How to tune Akka to get the most from your Actor-based system - Part 2

This post is the second of a two parts series of articles on how to tune Akka configurations

Previously, we tried to adjust Akka configurations for some possible use cases. After we set up a configuration and have a system up and running, we’d like to know how well we did and “re-tune” the configuration where needed.

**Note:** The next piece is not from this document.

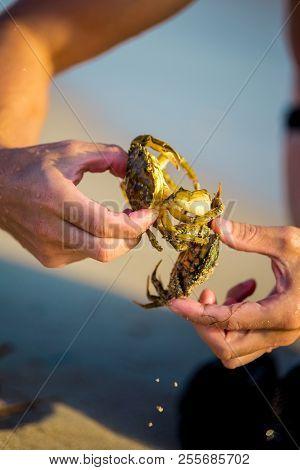 Close-up And Selective Focus On Red Sand Crab At Tanjong Lobang Beach, Miri, Sarawak, Borneo.
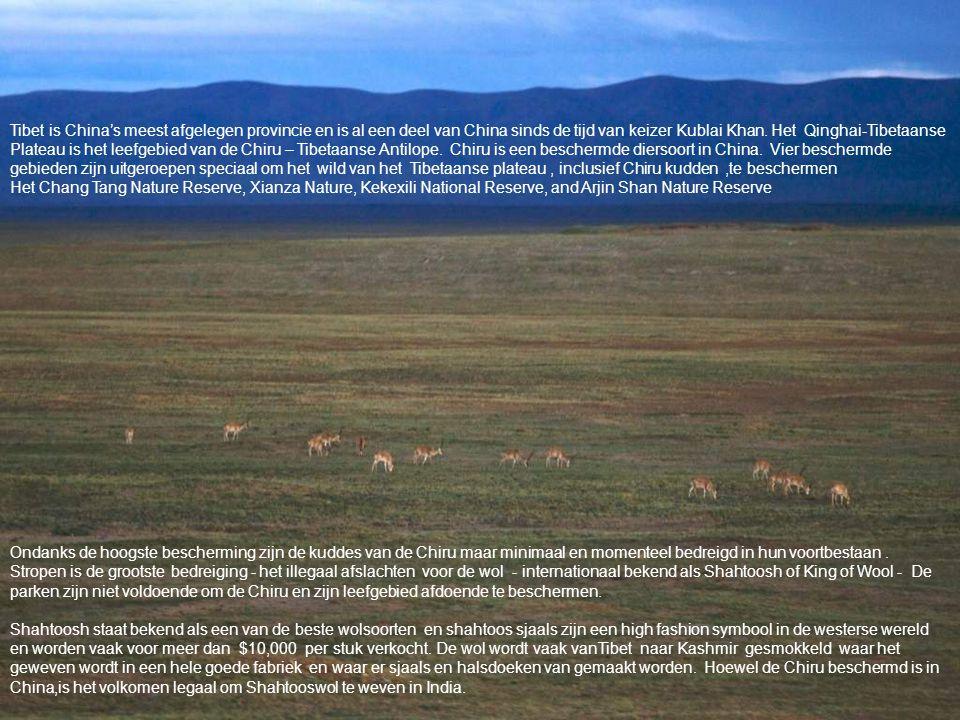 Tibet is China's meest afgelegen provincie en is al een deel van China sinds de tijd van keizer Kublai Khan. Het Qinghai-Tibetaanse Plateau is het leefgebied van de Chiru – Tibetaanse Antilope. Chiru is een beschermde diersoort in China. Vier beschermde gebieden zijn uitgeroepen speciaal om het wild van het Tibetaanse plateau , inclusief Chiru kudden ,te beschermen Het Chang Tang Nature Reserve, Xianza Nature, Kekexili National Reserve, and Arjin Shan Nature Reserve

Part-2: Gather and analyze Akka metrics with Kamon and stackable traits

This part focuses on Akka metrics, meaning a high-level data on the Akka Objects that we’ve configured (i.e. Dispatchers, Routes, Actors (Routees), and Messages). We will consider how we gather them at Inneractive and give some useful tips.

Monitoring Tools for Akka

The Akka library does not include a native monitoring tool. However, there are a few tools that provide additional metrics for an Akka-based application (i.e. memory usage, trace information), profiling and further capabilities that help identify performance issues or identify a bottleneck.

To name a few:

‘Lightbend Monitoring’

Provides all necessary features, including key Akka metrics and span traces.

Takipi plugin provides actor events that can trigger debug snapshots of the stack trace, i.e. the state at the time of the error. By the way… It’s not free…
Newrelic

A powerful performance monitoring and management framework, with Spray and

Akka-Http instrumented features. However it’s most important feature, at least regarding our purpose, the X-ray, which gives deeper insight into key transactions, and is available only with a ‘Pro’ subscription.
Flame Graphs / VirtualVm or any other JVM profiling tool
Kamon

Kamon

Overview

Kamon is an open source tool for monitoring applications running on the JVM. It supports various backends and has modules that integrate and gather metrics for Akka, Play, Spray/Akka-Http and more.

Kamon uses Aspectj to add a layer of code before and after a method is executed, and in this aspect- oriented fashion records metrics data (e.g. Records time before and after processing of messages/futures/routing (See Appendix).

Here at Inneractive we use Kamon to gather all metrics, including application custom metrics, even in applications that do not use Akka, because it proves to perform better (CPU wise) than other alternatives.

It contains metric types functionalities like .histogram(..), .counter(..), .gauge(..) and .minMaxCounter(..)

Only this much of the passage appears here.